Charlemagne did not create a fundamentally new card style. Satin cards were the result of remaking pre-existing card images from French deck, which were used also in the 17th and early 18th centuries by Moscow's card factories. Today such decks are usually used even in online casinos like http://betway.com/fi for poker, blackjack, baccarat, écarté, etc.
French deck – a 54-card deck used for traditional games (eg, Bridge).

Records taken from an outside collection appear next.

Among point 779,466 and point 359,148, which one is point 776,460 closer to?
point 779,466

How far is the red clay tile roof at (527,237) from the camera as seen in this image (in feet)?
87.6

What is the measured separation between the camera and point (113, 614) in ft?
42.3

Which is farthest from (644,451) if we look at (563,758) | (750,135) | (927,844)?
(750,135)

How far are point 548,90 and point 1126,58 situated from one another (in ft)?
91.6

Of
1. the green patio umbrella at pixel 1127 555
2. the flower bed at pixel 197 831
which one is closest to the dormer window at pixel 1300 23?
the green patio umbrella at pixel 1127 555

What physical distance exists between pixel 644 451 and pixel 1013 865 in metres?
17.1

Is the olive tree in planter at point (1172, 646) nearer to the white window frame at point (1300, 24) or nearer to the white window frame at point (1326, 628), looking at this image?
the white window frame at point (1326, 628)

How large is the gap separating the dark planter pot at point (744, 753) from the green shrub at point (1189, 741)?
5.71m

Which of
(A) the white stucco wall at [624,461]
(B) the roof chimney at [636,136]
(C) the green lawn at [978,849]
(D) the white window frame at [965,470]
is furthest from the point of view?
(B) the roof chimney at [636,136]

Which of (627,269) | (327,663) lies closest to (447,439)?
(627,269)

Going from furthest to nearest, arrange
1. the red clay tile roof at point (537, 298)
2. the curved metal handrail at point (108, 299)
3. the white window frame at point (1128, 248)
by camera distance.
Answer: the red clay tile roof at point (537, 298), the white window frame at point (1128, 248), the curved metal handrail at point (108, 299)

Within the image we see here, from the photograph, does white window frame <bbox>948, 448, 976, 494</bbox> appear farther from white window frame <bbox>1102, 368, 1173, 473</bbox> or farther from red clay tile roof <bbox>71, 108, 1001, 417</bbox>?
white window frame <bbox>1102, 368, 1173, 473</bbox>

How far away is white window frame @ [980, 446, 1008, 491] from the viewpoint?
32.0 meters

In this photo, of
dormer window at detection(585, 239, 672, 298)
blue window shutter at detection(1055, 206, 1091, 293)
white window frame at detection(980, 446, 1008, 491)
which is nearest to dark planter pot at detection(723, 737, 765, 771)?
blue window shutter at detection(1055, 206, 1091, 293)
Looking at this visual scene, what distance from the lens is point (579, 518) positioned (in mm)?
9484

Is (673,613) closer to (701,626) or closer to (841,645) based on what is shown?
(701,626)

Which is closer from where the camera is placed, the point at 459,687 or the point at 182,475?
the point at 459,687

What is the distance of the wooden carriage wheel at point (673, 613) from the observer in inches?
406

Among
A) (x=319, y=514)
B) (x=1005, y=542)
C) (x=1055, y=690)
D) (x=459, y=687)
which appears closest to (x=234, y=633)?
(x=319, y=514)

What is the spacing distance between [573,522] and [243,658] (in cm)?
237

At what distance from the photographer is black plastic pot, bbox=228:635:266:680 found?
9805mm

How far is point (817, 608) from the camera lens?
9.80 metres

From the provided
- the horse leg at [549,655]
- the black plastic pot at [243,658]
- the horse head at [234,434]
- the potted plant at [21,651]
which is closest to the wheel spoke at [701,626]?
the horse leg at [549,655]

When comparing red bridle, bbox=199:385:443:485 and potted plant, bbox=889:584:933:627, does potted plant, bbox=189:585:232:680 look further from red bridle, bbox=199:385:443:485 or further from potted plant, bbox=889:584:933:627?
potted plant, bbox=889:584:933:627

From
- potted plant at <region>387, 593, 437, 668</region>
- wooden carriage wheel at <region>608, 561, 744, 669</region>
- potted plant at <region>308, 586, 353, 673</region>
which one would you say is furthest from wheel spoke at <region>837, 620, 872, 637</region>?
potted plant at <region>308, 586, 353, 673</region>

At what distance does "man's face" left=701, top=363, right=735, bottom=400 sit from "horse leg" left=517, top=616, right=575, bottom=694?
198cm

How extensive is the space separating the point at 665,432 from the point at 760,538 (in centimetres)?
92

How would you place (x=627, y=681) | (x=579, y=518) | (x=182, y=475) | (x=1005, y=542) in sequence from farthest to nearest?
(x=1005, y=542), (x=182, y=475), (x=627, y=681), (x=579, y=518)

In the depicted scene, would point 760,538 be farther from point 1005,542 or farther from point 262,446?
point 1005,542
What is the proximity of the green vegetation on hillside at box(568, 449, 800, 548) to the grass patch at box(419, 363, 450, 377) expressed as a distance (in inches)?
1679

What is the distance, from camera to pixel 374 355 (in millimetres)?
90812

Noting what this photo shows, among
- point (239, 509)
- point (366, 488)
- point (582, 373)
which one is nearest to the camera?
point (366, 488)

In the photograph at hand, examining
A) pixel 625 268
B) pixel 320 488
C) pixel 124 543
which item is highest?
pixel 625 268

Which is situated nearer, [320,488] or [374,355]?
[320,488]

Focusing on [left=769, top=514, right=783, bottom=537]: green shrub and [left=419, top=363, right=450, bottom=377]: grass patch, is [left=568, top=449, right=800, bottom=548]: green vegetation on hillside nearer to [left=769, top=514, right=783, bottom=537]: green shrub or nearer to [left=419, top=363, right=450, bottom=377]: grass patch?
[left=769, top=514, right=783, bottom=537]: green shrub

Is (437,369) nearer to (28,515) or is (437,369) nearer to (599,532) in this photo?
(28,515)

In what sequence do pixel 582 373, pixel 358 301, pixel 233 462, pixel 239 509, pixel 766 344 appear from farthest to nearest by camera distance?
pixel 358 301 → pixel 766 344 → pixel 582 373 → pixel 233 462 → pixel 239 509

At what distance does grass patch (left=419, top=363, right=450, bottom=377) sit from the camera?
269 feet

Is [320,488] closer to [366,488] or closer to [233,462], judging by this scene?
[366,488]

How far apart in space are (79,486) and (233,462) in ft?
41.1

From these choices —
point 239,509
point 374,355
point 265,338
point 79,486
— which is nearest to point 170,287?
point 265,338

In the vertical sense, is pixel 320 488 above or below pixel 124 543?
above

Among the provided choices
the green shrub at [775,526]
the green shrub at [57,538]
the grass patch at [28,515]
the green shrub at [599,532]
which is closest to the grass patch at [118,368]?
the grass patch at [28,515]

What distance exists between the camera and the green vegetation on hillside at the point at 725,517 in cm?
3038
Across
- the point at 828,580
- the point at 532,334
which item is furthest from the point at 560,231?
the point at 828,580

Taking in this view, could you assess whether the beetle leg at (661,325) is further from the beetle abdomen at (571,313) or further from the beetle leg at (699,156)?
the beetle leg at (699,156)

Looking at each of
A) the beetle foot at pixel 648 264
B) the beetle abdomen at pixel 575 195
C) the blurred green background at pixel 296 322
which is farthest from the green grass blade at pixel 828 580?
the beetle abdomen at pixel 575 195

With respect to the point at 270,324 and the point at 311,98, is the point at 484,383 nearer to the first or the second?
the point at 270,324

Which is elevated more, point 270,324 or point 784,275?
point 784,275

It was made in the XV century through the simplification of German deck. Soon cheaper cards spread to central Europe. French cards, which became a basis for Charlemagne work have their exact names written on the cards even today:
- King of Hearts - Karolus Magnus (Charles the Great), Kink of the Franks and Emperor of the Romans
- King of Spades – David, second king of the UK of Israel
- King of Diamonds - Gaius Julius Caesar, Roman general and statesman
- King of Clubs - Alexander III of Macedon (Alexander the Great), Greek king of Macedon
- Queen of Hearts - Judith, a character in The Book of Judith in Old Testament of the Bible
- Queen of Spades – Pallas Athena, the goodness of wisdom, inspiration and warfare in ancient Greece
- Queen of Diamonds – Rachel, one of the two wives of the patriarch Jacob
- Queen of Clubs – Argine, wife of Polynices
- Knave of Hearts - La Hire, French military leader of the Hundred Years’ War epoch
- Knave of Spades - Ogier the Dane, one of the characters in the French epic tales
- Knave of Diamonds – Hector, the bravest Trojan army chief in the Greek mythology
- Knave of Clubs - Sir Lancelot, the most famous knight of the Round Table
Most-wanted Iraq playing cards – a well-known combination of playing cards, covered with the portraits of most-wanted Iraqis. Used during the Iraq war to search for the deposed Iraqi leaders.
The Baraja – a version of a 40-card deck used for traditional card games in Italy and Spain.
German deck – a 32-card deck used for the traditional German card games (eg, Skat).
Swiss deck - a version of a 36-card deck used for traditional card games (eg, yassen).